Tiina se encoge de hombros, pone los ojos medio en blanco y dice, alargando mucho la e —Lééérmontov.

Se quedan parados durante un rato. Ninguno de los dos dice nada.

—¿Qué te ha puesto tan triste? —le pregunta Vova.

—No me ha puesto triste nada, sólo me ha hecho pensar.

 Con un movimiento decidido, Vova para el metrónomo y dice:

—¡Ya sé! Una cosa que va a alegrarte seguro.

Y antes de que Tiina tenga tiempo de darse la vuelta, Vova se pone a cantar con entusiasmo.

El chico se ha puesto una gorra de militar y una chaquetilla con galones. Baila y agita las manos en el aire para añadir dramatismo a su interpretación. Tiina no puede mantener la seriedad por más tiempo y eso hace que Vova se envalentone. Se pone firme delante de Tiina, se descubre la cabeza con un gesto brusco, se cuelga la gorra del puño y empieza a cantarle:

Kapitán, kapitán, ulybhítjes, 
Ved ulíbka, eto flag karabliá…

Tiina nunca ha visto a Vova hacer tantas payasadas. Pero canta bien. Vova le encasqueta la gorra a Tiina y empieza a desfilar en círculo por la habitación:

—¡Venga, Tínoshka, a cantar! ¡Qué tú sabes!

Tiina se deja llevar.

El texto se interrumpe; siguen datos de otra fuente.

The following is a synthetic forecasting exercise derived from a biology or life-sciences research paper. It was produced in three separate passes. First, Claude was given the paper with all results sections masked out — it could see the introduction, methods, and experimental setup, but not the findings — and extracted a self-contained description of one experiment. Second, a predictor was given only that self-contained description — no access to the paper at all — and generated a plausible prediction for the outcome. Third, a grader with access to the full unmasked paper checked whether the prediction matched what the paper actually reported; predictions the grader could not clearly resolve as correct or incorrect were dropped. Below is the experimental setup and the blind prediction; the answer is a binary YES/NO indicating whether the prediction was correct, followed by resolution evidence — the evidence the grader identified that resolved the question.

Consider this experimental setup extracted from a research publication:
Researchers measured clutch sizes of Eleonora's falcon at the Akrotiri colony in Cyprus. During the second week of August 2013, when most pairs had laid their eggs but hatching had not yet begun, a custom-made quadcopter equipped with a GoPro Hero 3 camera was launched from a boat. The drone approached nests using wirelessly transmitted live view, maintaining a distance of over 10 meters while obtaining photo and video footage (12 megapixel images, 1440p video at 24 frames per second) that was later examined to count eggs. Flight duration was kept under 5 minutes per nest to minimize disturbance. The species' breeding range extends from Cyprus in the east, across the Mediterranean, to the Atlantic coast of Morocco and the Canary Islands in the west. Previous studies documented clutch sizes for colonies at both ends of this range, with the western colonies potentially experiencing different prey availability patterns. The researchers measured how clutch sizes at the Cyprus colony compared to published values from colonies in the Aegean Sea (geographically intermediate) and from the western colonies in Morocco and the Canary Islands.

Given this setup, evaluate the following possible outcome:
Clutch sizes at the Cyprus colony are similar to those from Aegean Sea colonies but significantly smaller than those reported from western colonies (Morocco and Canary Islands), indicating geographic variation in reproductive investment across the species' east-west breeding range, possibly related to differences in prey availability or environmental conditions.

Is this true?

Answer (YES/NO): YES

Su aguda voz de soprano entona el primer verso con cautela:

Kapitán, kapitán…

Entonces surge en sus ojos un fueguecillo travieso, se detiene un instante para ladearse la gorra y prosigue con la canción, ahora en su idioma y más segura:

¡Sonríe, sonríe, admirado capitán! 
¡Tu sonrisa ondea en el palo mayor!
¡Sonríe, capitán, sé intrépido!
¡Domine el océano quien tiene valor! 

Tiina se queda quieta delante de Vova, hace una reverencia caballerosa y agarra a Vova para sacarlo a bailar: ambos recorren bailando el pasillo que sale del dormitorio, continúan bordeando la sala de estar, rodean la mesita baja que hay delante del sofá (Vova se da un golpe en el pie y suelta un grito, ¡ay!) y desde allí continúan a través del cuarto de Vova para regresar al dormitorio de sus padres. Ambos van tarareando la canción del capitán, cada uno en su idioma.

Cuando por fin se desploman jadeantes sobre la cama, siguen tronchándose de risa. Vova se tiende cuan largo es y se apoya las manos en la barriga. Tiina lo observa unos segundos antes de seguir su ejemplo.

—Estamos locos de remate —le dice Tiina.

—A veces me gusta estar loco de remate —responde Vova. 

—Creo que a mí también.

Se quedan callados. Tiina se ha quitado la gorra de militar y la hace girar con los dedos.

—No es una gorra de capitán de marina, ¿verdad?

—Es de mi padre, sí. Pero qué más da. ¡Alguna día me darán mi propia gorra de capitán!

—¿Te la darán?

—Sí.

—¿Por qué?

—Me haré capitán.

—¿Capitán de un barco del río? En Tartu no tenemos mar.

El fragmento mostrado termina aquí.